DEPORTES › OPINION
› Por Facundo Martínez
Ciegos, sordos y mudos, esta parece ser la actitud que adoptan los dirigentes del fútbol argentino con respecto a los barrabravas que, admitámoslo, acogen en sus clubes. Basta con ir a cualquier cancha de primera, segunda, tercera y cuarta división, para dar cuenta de esta convivencia, cuyo desarrollo se da naturalmente. Y aunque parezca imposible determinar cuál es el verdadero poder que estos grupos ejercen sobre las instituciones, eludir el tema resultará siempre el peor camino.
Cada día que la discusión se posterga, este fenómeno del fútbol, penosa deformación, cobra más fuerza. No importa cuán periódicas o esporádicas sean sus exteriorizaciones, sino que ante cada una de sus manifestaciones se vuelve a presentar la posibilidad de atender el asunto con compromiso y responsabilidad, sin hipocresías.
Lo que sucedió en River, los aprietes y el daño a los autos de los futbolistas por parte de los barrabravas que tomaron por asalto el estacionamiento del club, no es sólo el resultado de un día de furia de un grupo de hinchas “desconocidos”, como intentan explicar los dirigentes de River. Las barras bravas llevan más de cincuenta años engrosando sus raíces en el fútbol argentino, fortaleciéndose. Tanto que los esfuerzos aislados por erradicarlas terminan generalmente en la nada, consumidos por la inoperancia y la falta de colaboración de quienes corresponde.
Hasta el momento, la única solución que parece caberle al problema es el adormecimiento, el del uso controlado cuyo costo real, económico y político se desconoce, aunque no sea tan difícil inferirlo: los barras exigen dinero, entradas, viajes y hasta el reconocimiento del club, que además debe integrarlos. Qué irónico resulta ver a los barrabravas de Boca repartiendo juguetes en el Garrahan junto a jugadores del plantel.
Que quede claro. No es que volvió la violencia, sino que nunca se fue, como sostiene con acierto Amílcar Romero, especialista en el tema. Y tiene razón, la violencia siempre está, muestre o no sus dientes y, por eso, sin dudas, es inaceptable considerar “injusto” que se les exija a los dirigentes de River, o de cualquier otro club, que libren la primera batalla contra este avance violento.

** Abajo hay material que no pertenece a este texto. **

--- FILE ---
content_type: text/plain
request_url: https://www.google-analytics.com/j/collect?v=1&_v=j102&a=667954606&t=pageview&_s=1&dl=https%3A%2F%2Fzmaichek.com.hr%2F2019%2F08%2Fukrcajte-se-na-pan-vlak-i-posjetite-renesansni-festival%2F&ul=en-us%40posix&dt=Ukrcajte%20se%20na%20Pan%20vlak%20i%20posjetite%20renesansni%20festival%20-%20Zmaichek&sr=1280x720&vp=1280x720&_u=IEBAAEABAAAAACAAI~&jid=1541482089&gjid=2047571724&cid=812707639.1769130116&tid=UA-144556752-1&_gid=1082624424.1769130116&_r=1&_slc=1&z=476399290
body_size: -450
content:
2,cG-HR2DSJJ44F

Los jugadores de River dijeron que, de seguir así la relación con los barras, “va a llegar un momento en que va a dar miedo salir a la cancha (Carrizo)”, o que tendrán que ir a los entrenamientos con “chalecos antibalas (Nasuti)”. Quizás exageren un poco, quizás no. El presidente de River, José María Aguilar, quien prometió “tratar de ordenar las cosas para que el plantel pueda seguir actuando libremente”, deberá declarar en estos días en la Justicia por los incidentes mencionados. Ojalá que sus palabras sirvan al menos para encender este debate que nos debemos todos, absolutamente.